May’s Take – Sweet Walker

Deid the awful daeth. The Honda Accord flameboat. “Yeah, if you wouldn’t have pulled over, that would’ve been the worst job you ever got. Youlda gone up. But hey- at least no more oil changes…ever!” he roared. Well, I did pull over, and I didn’t die the awful death. I escaped by realizing getting off the freeway and postponing dinner another hour was the wise move. Turned out to most definitely be the wise move, or else this column would be “Trudy’s Take” or something. I was on the way home from my job in Mortgage Banking, [short lived] when I saw a piece of the car in front of me break off from underneath and skid along the ground toward my 75mph moving vehicle. Immediately I ran over this metallic misfit and it became lodged in my underbelly, creating a 4th of July celebration in the middle of the winter. I was sparking and screaming and I sensed something really bad about to happen. Usually when I sense really bad things happening, I just go with them and figure they can’t stay that bad for too much longer.
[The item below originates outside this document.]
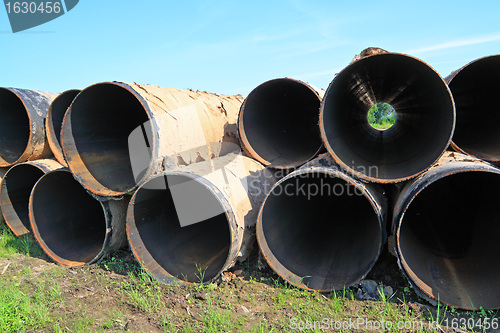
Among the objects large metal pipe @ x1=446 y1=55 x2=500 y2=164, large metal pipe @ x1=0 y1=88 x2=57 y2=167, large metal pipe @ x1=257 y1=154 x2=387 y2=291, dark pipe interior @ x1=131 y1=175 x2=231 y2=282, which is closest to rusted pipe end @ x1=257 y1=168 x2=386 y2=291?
large metal pipe @ x1=257 y1=154 x2=387 y2=291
Luckily for my existence and for those who care that I exist I decided to be proactive this time. So I abruptly crossed four lanes and hit the off ramp. Ultimately, my car was towed to my mechanic, and the next morning when I went to discuss the issue, I was basically told, “you were seconds away from exploding. That would’ve been the worst job you ever had.” Got. Had. Whatever. It would’ve been bad.

The doctor told my mom, “two inches to the left and he would have been paralyzed.” I was seven, and climbing a tree on the side of my house. This tree had a thin rope that extended down the trunk, a thin rope that I held tight and began to climb. Luckily, I had just established footing and was maybe three steps up the tree when the rope snapped and I fell directly onto a sharp, jagged stump. It punctured my lower back, but it missed my spine and only stabbed flesh. That fortuitous fall enabled me to elude potential captors at freeze tag, win me the Dodgeball championship in 6th grade, swim in oceans around the world, wrestle young ladies and stand at a urinal smiling wide in the two decades since. Thank you for my legs and the use of them, and for the ability to dance if I didn’t possess an innate inhibition that prevented me from it without the aid of at least ten cocktails. But if I wanted to dance while a product of sobriety, I could. I grew tall and strong, physically capable of whatever I want, except perhaps playing a sport professionally, but who needs the scandal anyway. I can compete on most any playground, and I am a blessed, ecstatic man for this gift and so many others.